#### MATERIAL PROVIDED
====
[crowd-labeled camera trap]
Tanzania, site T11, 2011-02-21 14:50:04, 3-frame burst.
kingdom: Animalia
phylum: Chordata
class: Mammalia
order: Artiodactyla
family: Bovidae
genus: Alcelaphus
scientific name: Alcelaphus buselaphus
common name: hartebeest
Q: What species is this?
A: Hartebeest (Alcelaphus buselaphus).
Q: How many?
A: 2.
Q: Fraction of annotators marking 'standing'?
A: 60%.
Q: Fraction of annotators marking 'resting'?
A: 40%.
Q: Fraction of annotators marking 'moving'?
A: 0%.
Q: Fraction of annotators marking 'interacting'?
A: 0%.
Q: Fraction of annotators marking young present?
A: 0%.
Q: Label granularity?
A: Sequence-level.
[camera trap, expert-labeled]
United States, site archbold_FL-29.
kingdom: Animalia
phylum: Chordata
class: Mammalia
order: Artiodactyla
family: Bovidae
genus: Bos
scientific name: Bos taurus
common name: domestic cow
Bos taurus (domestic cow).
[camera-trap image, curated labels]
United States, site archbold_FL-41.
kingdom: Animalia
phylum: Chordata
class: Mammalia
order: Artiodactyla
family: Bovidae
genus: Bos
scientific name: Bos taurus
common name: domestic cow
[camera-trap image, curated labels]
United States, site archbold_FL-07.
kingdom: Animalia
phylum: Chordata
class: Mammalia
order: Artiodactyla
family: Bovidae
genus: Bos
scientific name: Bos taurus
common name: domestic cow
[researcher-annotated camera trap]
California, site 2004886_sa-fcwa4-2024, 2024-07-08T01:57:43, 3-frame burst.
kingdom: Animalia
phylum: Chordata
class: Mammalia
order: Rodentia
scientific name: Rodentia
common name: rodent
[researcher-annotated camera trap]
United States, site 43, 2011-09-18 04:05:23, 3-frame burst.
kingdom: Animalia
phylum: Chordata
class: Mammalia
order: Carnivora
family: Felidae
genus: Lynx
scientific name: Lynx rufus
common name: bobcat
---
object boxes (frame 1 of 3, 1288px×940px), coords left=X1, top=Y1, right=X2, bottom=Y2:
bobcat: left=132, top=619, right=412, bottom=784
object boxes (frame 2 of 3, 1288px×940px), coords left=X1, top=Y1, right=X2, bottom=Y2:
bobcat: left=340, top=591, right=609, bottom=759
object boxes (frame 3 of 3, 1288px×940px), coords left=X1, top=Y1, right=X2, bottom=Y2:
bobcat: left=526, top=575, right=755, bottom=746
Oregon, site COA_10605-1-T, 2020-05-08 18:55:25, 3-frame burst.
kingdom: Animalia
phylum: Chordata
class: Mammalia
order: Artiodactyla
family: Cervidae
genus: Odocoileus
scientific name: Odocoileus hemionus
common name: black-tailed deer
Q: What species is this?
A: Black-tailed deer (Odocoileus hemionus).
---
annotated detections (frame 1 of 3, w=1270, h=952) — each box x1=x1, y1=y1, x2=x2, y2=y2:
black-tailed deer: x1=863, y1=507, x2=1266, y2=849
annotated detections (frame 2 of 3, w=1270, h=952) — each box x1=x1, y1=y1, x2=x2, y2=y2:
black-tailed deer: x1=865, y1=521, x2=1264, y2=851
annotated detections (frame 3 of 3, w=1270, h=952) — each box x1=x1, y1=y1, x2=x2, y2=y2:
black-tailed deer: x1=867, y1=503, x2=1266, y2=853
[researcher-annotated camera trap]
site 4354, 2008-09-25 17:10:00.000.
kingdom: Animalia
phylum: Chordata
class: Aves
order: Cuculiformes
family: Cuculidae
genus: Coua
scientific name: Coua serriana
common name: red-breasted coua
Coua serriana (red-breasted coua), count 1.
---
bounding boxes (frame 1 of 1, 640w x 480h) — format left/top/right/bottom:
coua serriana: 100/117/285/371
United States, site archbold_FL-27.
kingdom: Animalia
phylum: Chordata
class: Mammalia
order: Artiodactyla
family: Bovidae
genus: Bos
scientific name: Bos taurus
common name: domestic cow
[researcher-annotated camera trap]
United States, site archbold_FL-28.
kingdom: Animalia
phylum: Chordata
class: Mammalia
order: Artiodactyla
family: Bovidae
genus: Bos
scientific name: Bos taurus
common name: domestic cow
====
#### WHAT YOU HAVE TO DO
From the records above, copy each line that contains the word "marking".

#### EXERCISE RESULT
Q: Fraction of annotators marking 'standing'?
Q: Fraction of annotators marking 'resting'?
Q: Fraction of annotators marking 'moving'?
Q: Fraction of annotators marking 'interacting'?
Q: Fraction of annotators marking young present?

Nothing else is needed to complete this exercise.